Ihr Ziel |
Geben Sie den vorgegebenen Text über den Herbst im Park von Schloss Pillnitz vollständig und wortgetreu wieder.
··· Vorgegebener Text
Es ist ein goldener November im Park von Schloss Pillnitz, ein flammender Herbst. Zufrieden schaut Dr. Christian Striefler, Herr über Sachsens Schlösser und Gärten, auf die blühende Herbstbepflanzung.
„Pillnitz ist doch ein wunderbarer Ort,“ sagt der groß gewachsene Geschäftsführer, „ein Gesamtkunstwerk“. Stimmt. Das Schloss an der Elbe gehört zu den meist fotografierten Bauten im Dresdner Umland. Und der Garten ist Europa im Kleinen – französische, englische, holländische und natürlich auch deutsche Einflüsse sind hier harmonisch vereint.
······
··· Gesammeltes Material
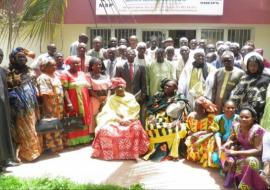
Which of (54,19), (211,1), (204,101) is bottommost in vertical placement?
(204,101)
······
Lösung zur Aufgabe |
Es ist ein goldener November im Park von Schloss Pillnitz, ein flammender Herbst. Zufrieden schaut Dr. Christian Striefler, Herr über Sachsens Schlösser und Gärten, auf die blühende Herbstbepflanzung.
„Pillnitz ist doch ein wunderbarer Ort,“ sagt der groß gewachsene Geschäftsführer, „ein Gesamtkunstwerk“. Stimmt. Das Schloss an der Elbe gehört zu den meist fotografierten Bauten im Dresdner Umland. Und der Garten ist Europa im Kleinen – französische, englische, holländische und natürlich auch deutsche Einflüsse sind hier harmonisch vereint.